What I’d just written, I knew, would become the background for one of the characters. And it gave me a foothold. I knew something about her I hadn’t before. From there I began, slowly, to write.
Years later, the novel finished at last, William read it for me. He called and said I needed to work on one part. I asked where. He told me the page number. I had one of my poorer sharecroppers in too much misery, William told me. It was the only time I ever offended him, though he never said that. “No matter how hard he got worked,” he said, “he’d still want to set on the porch with his kids in the evening. Maybe play a guitar or banjo.”

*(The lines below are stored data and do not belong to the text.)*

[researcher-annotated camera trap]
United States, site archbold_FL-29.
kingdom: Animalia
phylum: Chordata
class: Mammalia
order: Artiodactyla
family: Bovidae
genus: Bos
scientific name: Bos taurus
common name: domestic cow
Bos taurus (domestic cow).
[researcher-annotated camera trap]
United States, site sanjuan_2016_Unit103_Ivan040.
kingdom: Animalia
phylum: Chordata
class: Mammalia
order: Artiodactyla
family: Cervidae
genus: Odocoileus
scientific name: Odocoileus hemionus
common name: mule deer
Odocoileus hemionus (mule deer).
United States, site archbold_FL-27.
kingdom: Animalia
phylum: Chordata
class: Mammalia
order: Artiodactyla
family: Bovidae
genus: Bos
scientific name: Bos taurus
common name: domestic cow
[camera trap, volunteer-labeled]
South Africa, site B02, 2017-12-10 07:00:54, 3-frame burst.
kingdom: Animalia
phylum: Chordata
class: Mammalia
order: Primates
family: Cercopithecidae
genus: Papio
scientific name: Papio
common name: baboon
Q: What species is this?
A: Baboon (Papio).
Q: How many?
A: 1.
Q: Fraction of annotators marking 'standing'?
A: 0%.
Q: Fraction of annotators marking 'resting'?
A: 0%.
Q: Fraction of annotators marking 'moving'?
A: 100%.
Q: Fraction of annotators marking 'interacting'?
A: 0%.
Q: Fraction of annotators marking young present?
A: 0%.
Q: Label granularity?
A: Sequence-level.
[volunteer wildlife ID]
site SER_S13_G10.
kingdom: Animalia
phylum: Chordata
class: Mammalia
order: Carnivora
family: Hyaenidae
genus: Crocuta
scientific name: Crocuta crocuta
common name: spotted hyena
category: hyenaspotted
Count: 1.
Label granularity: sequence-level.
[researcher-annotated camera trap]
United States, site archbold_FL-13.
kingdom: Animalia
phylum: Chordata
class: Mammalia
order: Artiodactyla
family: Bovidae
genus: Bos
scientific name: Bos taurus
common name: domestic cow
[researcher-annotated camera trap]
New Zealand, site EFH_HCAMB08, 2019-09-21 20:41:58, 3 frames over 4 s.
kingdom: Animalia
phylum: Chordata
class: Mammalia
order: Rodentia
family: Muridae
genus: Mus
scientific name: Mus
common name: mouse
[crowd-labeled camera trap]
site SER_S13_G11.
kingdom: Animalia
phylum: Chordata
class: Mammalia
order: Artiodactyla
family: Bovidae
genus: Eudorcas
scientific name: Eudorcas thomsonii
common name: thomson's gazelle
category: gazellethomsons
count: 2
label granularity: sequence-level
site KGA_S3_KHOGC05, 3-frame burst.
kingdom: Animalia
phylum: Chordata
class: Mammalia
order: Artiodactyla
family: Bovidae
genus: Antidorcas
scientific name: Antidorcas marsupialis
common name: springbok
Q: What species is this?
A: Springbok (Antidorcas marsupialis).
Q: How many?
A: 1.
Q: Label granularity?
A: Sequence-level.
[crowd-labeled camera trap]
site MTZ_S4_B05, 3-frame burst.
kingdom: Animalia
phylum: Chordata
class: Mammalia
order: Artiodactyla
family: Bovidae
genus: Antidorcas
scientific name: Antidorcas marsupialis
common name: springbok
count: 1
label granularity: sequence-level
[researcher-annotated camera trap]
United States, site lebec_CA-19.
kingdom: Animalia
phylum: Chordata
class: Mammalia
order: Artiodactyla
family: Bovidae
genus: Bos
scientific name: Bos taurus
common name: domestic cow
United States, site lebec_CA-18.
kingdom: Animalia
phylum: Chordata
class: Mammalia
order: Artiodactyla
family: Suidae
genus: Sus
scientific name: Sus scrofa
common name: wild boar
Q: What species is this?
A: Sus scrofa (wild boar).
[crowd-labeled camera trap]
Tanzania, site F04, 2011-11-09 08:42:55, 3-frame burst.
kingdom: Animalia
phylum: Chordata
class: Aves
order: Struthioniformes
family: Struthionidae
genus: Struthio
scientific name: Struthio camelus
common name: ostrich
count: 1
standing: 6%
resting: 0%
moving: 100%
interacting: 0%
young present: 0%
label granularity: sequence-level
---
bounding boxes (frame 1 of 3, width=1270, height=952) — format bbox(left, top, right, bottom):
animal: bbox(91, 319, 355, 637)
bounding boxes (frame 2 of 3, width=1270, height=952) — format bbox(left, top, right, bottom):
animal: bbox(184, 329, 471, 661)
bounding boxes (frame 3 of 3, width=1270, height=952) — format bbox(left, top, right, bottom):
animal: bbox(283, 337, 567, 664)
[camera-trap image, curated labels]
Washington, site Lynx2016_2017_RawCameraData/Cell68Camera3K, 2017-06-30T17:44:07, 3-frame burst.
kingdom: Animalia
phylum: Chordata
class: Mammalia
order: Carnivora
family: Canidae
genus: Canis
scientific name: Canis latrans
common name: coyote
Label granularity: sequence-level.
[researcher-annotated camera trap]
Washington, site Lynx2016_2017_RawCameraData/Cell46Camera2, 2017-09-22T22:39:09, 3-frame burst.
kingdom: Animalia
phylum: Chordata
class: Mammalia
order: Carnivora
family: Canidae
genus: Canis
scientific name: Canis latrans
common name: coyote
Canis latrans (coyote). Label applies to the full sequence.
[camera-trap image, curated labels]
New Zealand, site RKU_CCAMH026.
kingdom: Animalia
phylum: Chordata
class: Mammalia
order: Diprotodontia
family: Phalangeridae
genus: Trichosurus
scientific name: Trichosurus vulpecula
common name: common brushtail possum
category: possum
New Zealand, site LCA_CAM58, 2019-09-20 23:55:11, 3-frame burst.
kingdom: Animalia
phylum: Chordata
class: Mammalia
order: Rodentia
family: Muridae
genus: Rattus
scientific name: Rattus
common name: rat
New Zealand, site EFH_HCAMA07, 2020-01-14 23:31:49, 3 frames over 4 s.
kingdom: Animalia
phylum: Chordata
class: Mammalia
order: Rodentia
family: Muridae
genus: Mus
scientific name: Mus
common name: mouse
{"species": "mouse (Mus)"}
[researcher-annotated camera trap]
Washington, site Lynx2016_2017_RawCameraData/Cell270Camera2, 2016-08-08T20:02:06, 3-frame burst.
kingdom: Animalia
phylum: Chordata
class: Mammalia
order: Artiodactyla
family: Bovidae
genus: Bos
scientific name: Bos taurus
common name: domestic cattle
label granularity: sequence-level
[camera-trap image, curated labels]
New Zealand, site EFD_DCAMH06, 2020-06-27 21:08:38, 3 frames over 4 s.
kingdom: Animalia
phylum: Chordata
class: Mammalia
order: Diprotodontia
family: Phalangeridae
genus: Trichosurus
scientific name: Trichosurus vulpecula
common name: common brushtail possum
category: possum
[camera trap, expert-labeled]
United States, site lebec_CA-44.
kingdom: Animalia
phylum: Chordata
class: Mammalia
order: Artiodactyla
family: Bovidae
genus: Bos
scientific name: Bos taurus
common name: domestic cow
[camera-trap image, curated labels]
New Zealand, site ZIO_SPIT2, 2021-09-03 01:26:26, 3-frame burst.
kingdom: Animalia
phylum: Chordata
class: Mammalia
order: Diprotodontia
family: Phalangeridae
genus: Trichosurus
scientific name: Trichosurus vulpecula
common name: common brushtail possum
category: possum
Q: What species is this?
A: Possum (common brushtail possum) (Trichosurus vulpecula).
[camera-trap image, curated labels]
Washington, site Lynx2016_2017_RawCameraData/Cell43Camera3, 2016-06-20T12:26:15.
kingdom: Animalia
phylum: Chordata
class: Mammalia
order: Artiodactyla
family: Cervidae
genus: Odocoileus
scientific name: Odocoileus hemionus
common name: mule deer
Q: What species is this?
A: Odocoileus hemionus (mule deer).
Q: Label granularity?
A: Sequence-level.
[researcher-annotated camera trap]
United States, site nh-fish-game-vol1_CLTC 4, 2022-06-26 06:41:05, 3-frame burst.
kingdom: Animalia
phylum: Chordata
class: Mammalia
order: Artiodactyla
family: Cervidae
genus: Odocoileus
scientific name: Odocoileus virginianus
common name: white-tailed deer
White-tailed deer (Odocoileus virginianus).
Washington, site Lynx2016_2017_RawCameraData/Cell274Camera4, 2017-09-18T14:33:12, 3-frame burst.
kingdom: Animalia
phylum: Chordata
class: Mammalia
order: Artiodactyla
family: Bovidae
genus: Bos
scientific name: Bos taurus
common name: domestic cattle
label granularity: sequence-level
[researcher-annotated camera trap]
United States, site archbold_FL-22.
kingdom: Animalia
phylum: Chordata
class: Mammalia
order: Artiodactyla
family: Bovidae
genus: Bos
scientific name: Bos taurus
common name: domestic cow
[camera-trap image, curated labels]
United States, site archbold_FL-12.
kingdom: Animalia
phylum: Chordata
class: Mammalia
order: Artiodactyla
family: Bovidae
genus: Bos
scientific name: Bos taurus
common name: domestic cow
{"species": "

What did I learn? That no character should be a one-note character.
He would say “Really?” a lot, his italics, always fascinated or amused by something or other, and it was here his dialect stood out the most. Say the word “Israeli” and take off the “is.” That’s how he said it.
My wife and I invited him to visit us one of the years we lived in Galesburg, Illinois, and he read “The Paperhanger” at Knox College, where we taught. After he finished, the room packed with students and teachers was quiet. There was a token question, an awkward silence, and so we dismissed. Later, I heard that none of those Midwesterners had been able to understand him, his accent was too thick.
Mostly when we talked we talked late at night. He’d be watching Letterman or a movie.
“Hey, Thomas,” he’d say, the only person who used that version of my name.
If you called him in the middle of the day and let the phone ring and ring, he’d sometimes answer, breathless from having run in from picking tomatoes. But mostly it just rang.
I visited when I could. His son Chris made the best beef stew I’ve ever eaten. Full of fat carrots and potatoes and onions from the garden. Sitting in their living room, a fire in the woodstove, talking politics or Larry Brown. The Cubs on or, in deference to me, the Braves.
We’d sit on the back porch in summer and look out over Little Swan Creek, which ran behind his house, William scratching the dog’s ears, the dog changing as the years passed, first Gus, named for Augustus McCrae in Lonesome Dove, and then, after he died, Jude, a sweet pit bull.
In the later years of his life, I’d take my kids to visit William and we’d stand on the bank of the creek, me with a beer, him coffee, and watch as his grandkids joined my children catching small fish on the poles we’d brought, or on their knees in the water after minnows or crawfish or bullfrogs. Jude there, supervising. On those nights Chris would cook for everyone and all the kids, six or seven by now, would fall asleep watching a movie and William and Chris and I would go outside on the porch where Chris would strum his guitar and we’d talk or, later still, watch Apocalypse Now again, a film William thought perfectly mimicked in structure the Vietnam War itself, a questionable mission going more and more crazy.
Over the years, we talked. On the phone, on porches, in bars, walking in woods, side by side on literary panels or side by side signing books, in hotel rooms, on a plane, once in South Carolina, where we sat detained for hours because the man with the red Igloo cooler’s paperwork didn’t match the human organ he was transporting. When the plane finally landed, William, eager for a cigarette, leaned over and whispered, “This’ll be the last time you catch me in one of these cocksuckers.”
People loved to tell stories about William, and stories about the stories. Mostly they revolved around his being a famous drunk. The funny thing is this: he wasn’t a drunk. I’ve been around a few, and I would tell you if he was. It’s interesting that people convince themselves otherwise. As if the myth of desperate, outlandish boozing augmented his talent.